Hal tersebut dapat dilihat dari kebijakan pemerintah sekarang yang tak juah berbeda dengan rezim-rezim sebelumnya, terkesan sangat tidak berpihak pada petani. Salah satu argumentasi pendukung ialah banyak kasus-kasus dimana rakyat terutama petani semakin tersisih dari alat produksinya sendiri. Sebagai contok perampasan lahan di Sukamulya, Lampung, Kulonprogo, Surokonto, Urutsewu, Blitar dan masih banyak yang lainnya. Konflik yang tercipta selalu melibatkan institusi pemerintah baik dari Perhutani, PTPN, Perkebunan Swasta hingga militer. Intitusi tersebut sering terlibat land-grabbing atas hak tanah. Kita bisa lihat sendiri bagaimana PTPN dan Perhutani memiliki luasan lahan besar jika dibandingkan dengan jumlah rakyat yang belum mempunyai tanah. Belum lagi persoalan semakin massifnya alih-fungsi lahan, baik hutan maupun tanah produktif. Kebijakan pemerintah yang menyebabkan alih fungsi lahan pertanian, juga menyebabkan deforestasi, merupakan bukti kegagalan pemerintah dalam memahami reforma agraria dan kedaulatan atas pangan.

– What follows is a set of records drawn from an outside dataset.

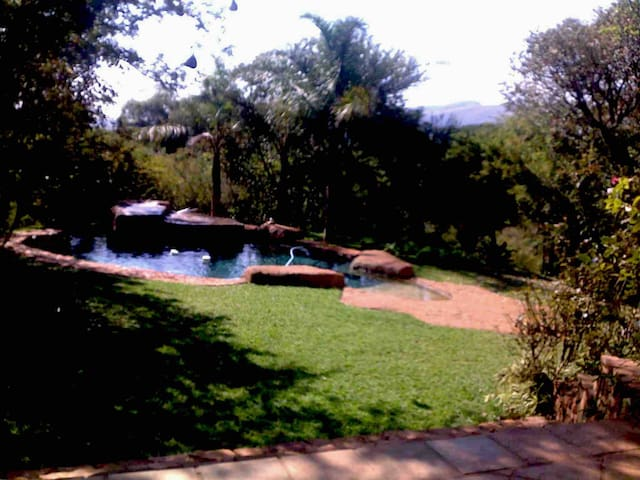 Bushveld Manor - room 1 (en suite, private entry)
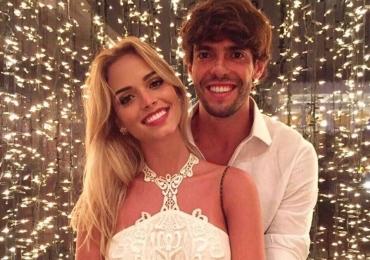Kaká assume publicamente namoro com a goiana Carolina Dias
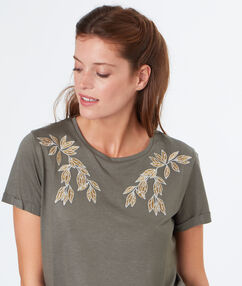 T-shirt with embroideries khaki.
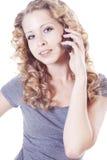 Junge Frau, die durch Mobile spricht Stockbild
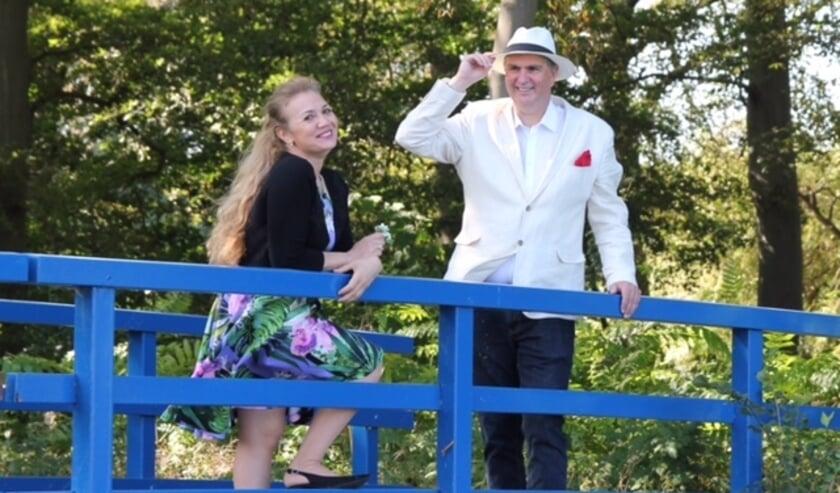 <p>Wiam en Hoss willen met hun gedichtenbundel Ontmoeting van Werelden een brug slaan. Foto: Maarten Willems</p>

Bentuk ketidakberpihakan pemerintah pada petani selanjutnya dapat dilihat dari semakin meruginya petani di era sekarang. Menjerat para petani dengan ketergantungan pada korporasi pertanian, sehingga wajar jika harga pupuk mahal, pestisida mahal dan diperparah dengan banyaknya petani-petani kecil yang terjebak pada permainan lintah darat.

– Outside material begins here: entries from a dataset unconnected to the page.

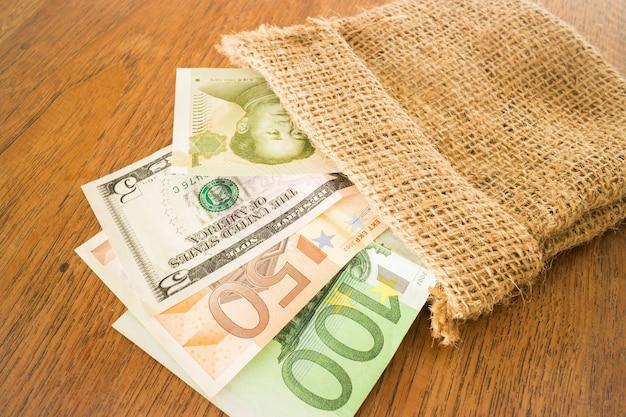 Valute internazionali banconote nel sacco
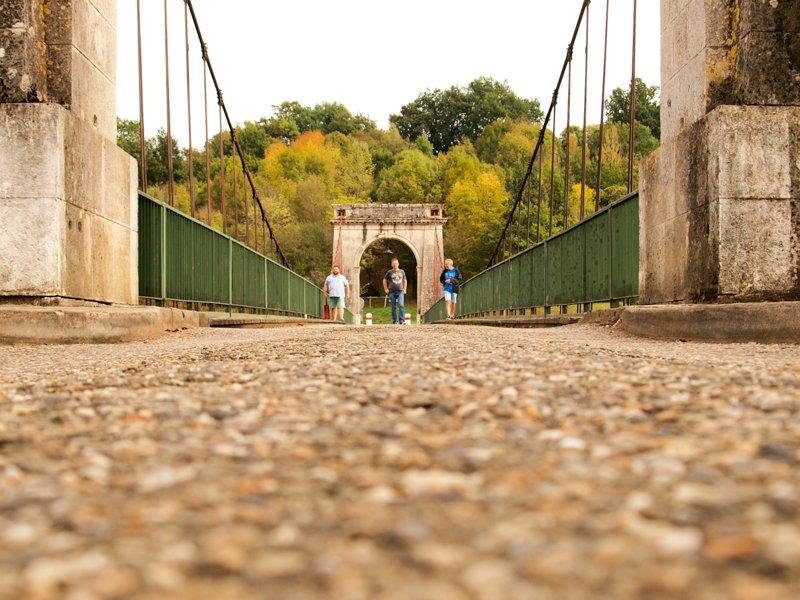 Z wizytą na moście w Vianne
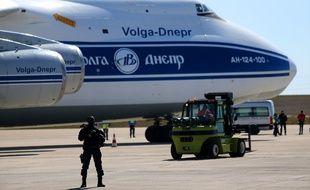 Un gendarme armé devant l'avion acheminant en France des millions de masques médicaux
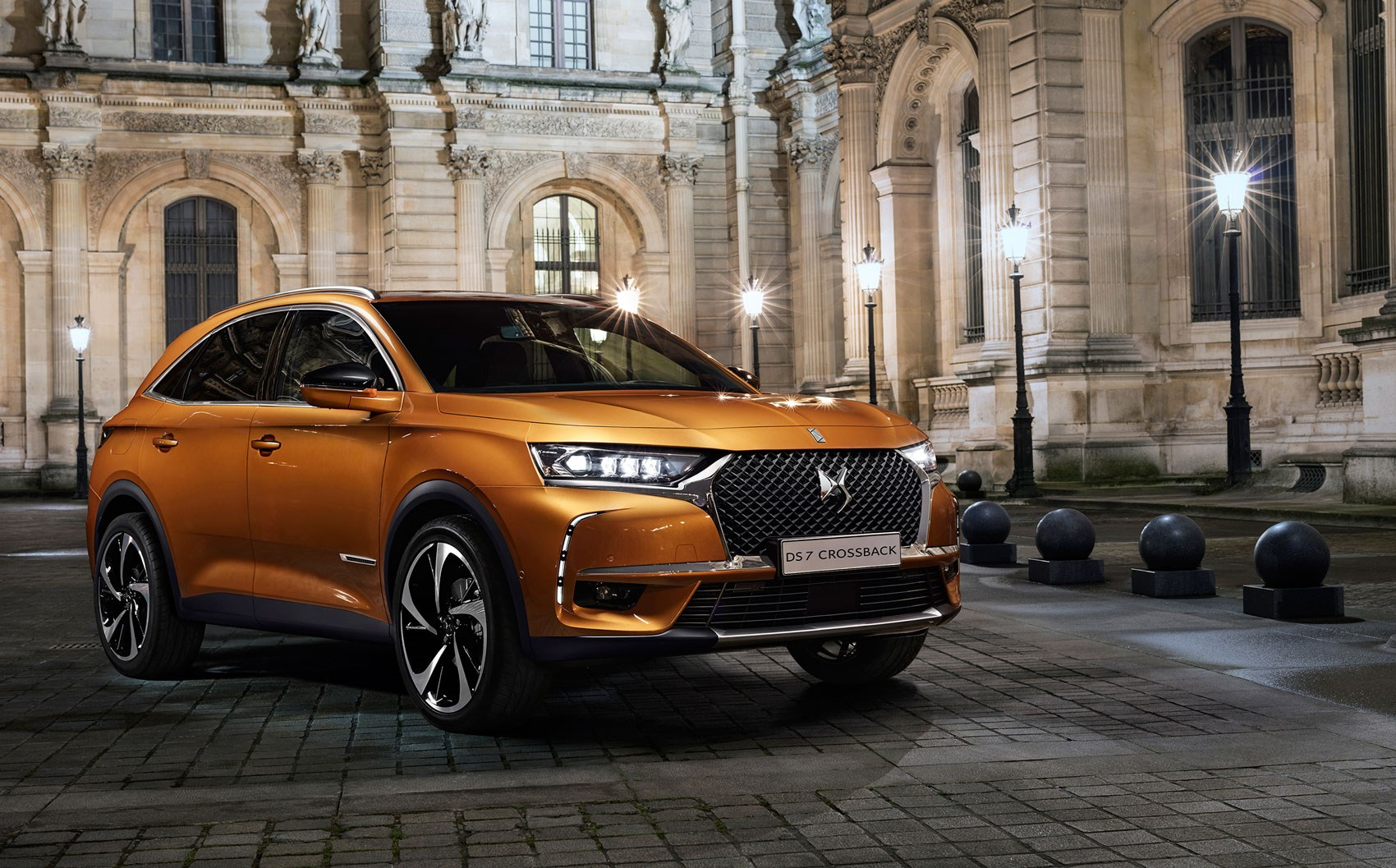 Ds7 Crossback Suv New French President Macron Has First Dibs By Car Magazine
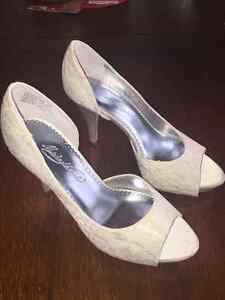 Lace and Sequence Wedding Shoes - size 7 Sarnia Sarnia Area image 5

Belum lagi persoalan-persoalan hasil pertanian yang tidak terserap pasar dengan harga yang layak. Bulog yang seharusnya menjadi salah tonggak pengaturan harga pertanian malah tidak mampu berbuat apa-apa. Hal tersebut juga diperparah dengan ketidakberdayaan pemerintah melalui Kementerian Pertanian maupun Kementerian Perdagangan dalam mengatasi problem “tengkulak” yang masih menjadi faktor tidak sejahteranya petani.

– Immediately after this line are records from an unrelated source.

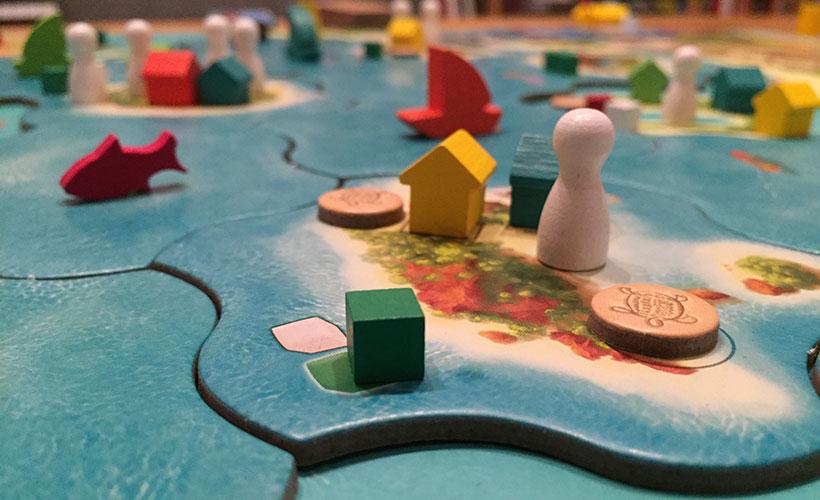 Vanuatu Board Game - Pawns and Cubes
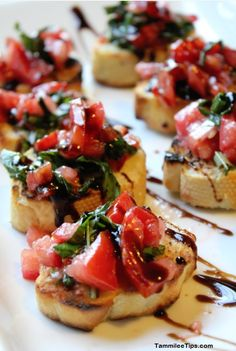 Super Easy Bruschetta Recipe! This Bruschetta is perfect for holiday parties. So easy to make and tastes amazing.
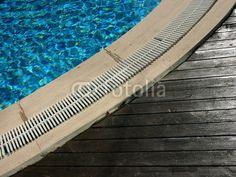 Schiffsdielen an einem Swimmingpool in Bodrum in der Türkei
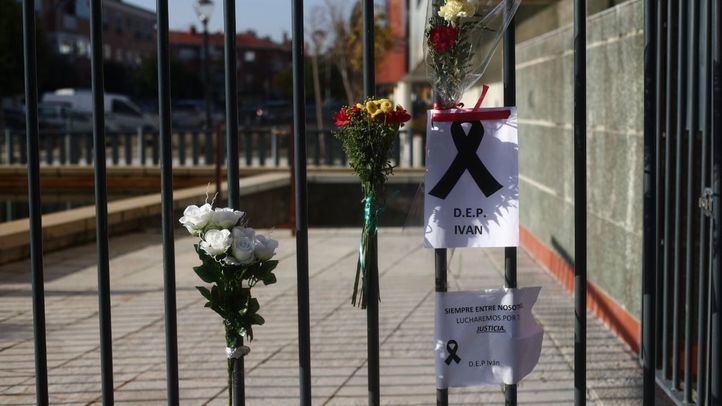 Verjas con crespón negro y flores en apoyo al joven asesinado en la localidad en una de las calles de Velilla de San Antonio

Pemerintah dalam hal ini sebagai pemangku kebijakan telah mencanangkan wacana “reformasi agraria”. Namun dalam pelaksanaannya hingga hari ini masih belum terlihat, kecuali program pembagian sertifikat kepada pemilik lahan. Hal tersebut tidak cukup signifikan dalam upaya pembenahan sektor agraris, yang mana ada hal-hal penting yang seharusnya dilakukan. Seperti mewujudkan reforma agraria sesuai dengan amanah UUPA (Pokok Agraria) 1960, mengacu pada pasal 1, 2 dan 13 yang mengatur bagaimana wewenang pemerintah dalam penguasaan lahan untuk kesejahteraan rakyat. Selain itu, pemeritah juga seharusnya mempelajari Peraturan Pemerintah Pengganti Undang-Undang (Perppu) Nomor 56/Prp/1961 tentang Pembatasan Tanah, dimana setiap orang tidak diperkenankan memiliki lahan tanah lebih dari lima hektare (untuk daerah padat). Semangat reforma agraria Sukarno telihat pada distribusi lahan, sesuai dengan harapan menyejahterahkan kaum marhaen. Sekaligus sebagai pengamalaman pancasila sila ke dua “kemanusiaan yang adil dan beradab” serta sila ke lima “keadilan sosial bagi seluruh rakyat Indonesia” yang terangkum dalam prinsip-prinsip sosio-demokrasi.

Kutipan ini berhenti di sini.